- **Written task**
State only the number of lines in the listing below that contain the word "does".

- **Given entries**
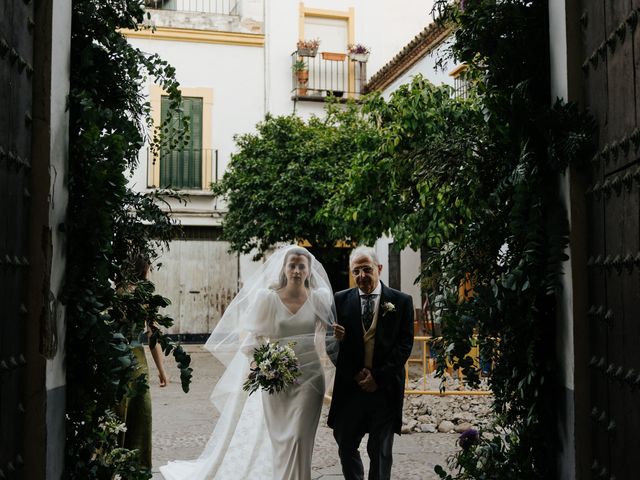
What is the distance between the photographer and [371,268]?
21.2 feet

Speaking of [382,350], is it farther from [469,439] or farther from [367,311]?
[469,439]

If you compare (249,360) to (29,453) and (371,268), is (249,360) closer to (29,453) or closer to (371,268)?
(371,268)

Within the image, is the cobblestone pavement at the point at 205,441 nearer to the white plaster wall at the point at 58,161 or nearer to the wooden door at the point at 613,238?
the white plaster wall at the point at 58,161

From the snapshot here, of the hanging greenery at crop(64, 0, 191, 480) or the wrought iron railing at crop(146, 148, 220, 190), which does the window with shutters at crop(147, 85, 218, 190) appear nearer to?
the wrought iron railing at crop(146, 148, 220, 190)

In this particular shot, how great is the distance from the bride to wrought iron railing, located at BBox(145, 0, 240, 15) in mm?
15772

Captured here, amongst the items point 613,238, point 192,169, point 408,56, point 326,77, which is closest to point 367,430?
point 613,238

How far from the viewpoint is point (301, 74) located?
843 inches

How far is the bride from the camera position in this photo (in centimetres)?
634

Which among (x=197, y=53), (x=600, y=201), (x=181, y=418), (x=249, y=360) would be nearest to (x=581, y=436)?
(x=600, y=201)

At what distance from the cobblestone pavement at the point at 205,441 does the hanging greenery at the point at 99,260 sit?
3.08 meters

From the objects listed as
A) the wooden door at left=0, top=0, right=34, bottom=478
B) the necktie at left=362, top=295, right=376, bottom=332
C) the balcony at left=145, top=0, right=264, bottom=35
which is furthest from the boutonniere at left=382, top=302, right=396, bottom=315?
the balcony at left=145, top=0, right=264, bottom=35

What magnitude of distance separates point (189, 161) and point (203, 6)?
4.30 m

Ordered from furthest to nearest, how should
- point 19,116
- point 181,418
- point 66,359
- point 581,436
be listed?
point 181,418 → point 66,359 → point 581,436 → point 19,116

* * *

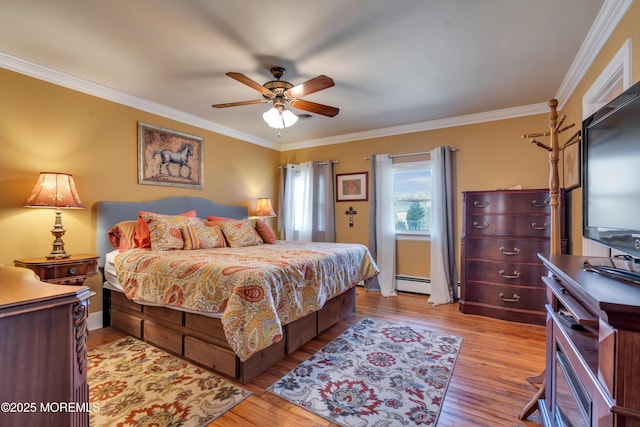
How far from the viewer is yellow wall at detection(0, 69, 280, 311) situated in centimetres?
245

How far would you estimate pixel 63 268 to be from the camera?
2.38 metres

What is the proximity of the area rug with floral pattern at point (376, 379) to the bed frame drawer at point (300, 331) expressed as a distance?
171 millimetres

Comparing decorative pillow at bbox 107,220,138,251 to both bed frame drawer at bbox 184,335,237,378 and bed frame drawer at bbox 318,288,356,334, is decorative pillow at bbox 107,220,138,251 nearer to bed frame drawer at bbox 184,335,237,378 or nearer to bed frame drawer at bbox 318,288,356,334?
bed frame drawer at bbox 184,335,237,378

- **Reply**
2